1. ProbeSetId (Affymetrix format):
We favour using Illumina, Affimetrix, and other platform formats.
Custom formats require a new annotation file to be created.
We usually use Ensemble ID or Gene IDs.
1.1 Ensemble transcript IDs usually have duplicates that need to be pruned.
ENSMBL1234
AFFX-BkGr-GC03_st -> TCO500002136.mm.2
2. Inbred Strain names should prefer long form:
B6 -> C57BL/6
D2 -> DBA/2
3. Probeset IDs that don't have any values should be pruned:
For example an Affymetrix data set might have ~28,000 entries and the data set that
is allowed into the GeneNetwork will be 22,000 entries.
4. The standard error between male and female mice has to be computed.
5. SE values have to be computed to 6 or greater decimal places.

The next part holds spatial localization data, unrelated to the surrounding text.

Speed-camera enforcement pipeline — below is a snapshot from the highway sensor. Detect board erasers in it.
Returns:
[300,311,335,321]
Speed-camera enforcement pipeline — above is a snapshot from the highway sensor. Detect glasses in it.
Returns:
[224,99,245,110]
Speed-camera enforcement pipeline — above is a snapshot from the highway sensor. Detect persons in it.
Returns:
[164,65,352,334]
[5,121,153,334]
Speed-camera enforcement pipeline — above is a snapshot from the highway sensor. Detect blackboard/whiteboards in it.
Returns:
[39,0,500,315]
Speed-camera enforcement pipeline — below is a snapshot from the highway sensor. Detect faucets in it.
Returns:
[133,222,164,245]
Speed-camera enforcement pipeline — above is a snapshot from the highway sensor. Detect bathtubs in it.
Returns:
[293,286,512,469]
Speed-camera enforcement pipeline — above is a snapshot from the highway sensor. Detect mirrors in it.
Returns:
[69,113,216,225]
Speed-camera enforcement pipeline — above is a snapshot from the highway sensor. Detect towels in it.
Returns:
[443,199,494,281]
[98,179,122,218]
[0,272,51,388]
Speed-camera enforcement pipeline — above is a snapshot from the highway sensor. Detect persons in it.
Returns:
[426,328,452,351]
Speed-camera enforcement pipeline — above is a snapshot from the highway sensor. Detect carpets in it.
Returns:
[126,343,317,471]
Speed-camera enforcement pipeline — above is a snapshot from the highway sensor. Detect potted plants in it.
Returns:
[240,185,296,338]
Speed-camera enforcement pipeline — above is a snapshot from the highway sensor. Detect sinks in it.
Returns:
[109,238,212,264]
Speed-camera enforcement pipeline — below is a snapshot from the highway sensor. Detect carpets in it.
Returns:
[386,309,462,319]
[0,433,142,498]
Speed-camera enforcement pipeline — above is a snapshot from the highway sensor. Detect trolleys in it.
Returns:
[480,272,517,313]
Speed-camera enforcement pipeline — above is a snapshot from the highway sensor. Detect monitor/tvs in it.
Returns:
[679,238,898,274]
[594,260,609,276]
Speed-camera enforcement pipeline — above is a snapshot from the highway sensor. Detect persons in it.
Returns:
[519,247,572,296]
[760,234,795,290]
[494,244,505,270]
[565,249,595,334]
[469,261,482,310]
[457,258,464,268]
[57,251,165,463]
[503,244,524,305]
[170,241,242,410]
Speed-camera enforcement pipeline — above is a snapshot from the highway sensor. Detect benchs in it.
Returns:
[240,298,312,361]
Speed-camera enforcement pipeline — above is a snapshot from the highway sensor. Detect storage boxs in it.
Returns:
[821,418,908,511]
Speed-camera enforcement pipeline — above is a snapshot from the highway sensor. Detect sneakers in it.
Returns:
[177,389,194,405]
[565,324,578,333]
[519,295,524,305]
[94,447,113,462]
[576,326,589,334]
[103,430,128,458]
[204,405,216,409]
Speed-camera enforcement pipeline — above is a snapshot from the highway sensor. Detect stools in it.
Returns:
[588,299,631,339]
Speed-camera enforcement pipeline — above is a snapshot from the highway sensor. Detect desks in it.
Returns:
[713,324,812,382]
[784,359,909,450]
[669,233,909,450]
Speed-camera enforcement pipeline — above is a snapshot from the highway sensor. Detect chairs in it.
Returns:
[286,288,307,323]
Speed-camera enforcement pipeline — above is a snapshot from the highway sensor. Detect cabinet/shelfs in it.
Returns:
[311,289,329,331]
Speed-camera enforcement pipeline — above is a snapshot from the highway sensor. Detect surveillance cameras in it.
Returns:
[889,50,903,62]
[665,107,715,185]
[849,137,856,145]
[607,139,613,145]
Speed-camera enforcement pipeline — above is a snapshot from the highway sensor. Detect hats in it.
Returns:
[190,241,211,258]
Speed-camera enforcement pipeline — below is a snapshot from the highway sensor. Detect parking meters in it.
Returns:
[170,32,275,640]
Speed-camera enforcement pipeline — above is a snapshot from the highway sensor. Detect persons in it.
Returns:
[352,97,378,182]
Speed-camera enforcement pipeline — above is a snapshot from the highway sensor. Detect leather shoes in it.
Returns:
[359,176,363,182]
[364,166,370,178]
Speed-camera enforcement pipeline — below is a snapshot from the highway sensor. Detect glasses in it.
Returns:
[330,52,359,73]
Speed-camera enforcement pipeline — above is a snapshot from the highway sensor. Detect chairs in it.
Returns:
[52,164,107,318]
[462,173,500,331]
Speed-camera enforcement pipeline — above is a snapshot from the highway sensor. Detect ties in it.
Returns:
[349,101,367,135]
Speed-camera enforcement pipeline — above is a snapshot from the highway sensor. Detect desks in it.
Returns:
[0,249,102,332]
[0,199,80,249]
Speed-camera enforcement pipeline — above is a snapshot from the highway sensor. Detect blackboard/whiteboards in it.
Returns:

6. The average between male and female mice has to be computed to 3 decimal places.
7. Datasets/studies having the same ProbeSetID should be grouped together.
8. There should be no trailing spaces in data cells.
9. Entries should have the same capitalization style.
10. Assesing Phenotypes for normality with Shapiro-Wilk Test.
11. Check for annotations file.
12. Check for CRLF.
13. Check for UTF-8 encoding.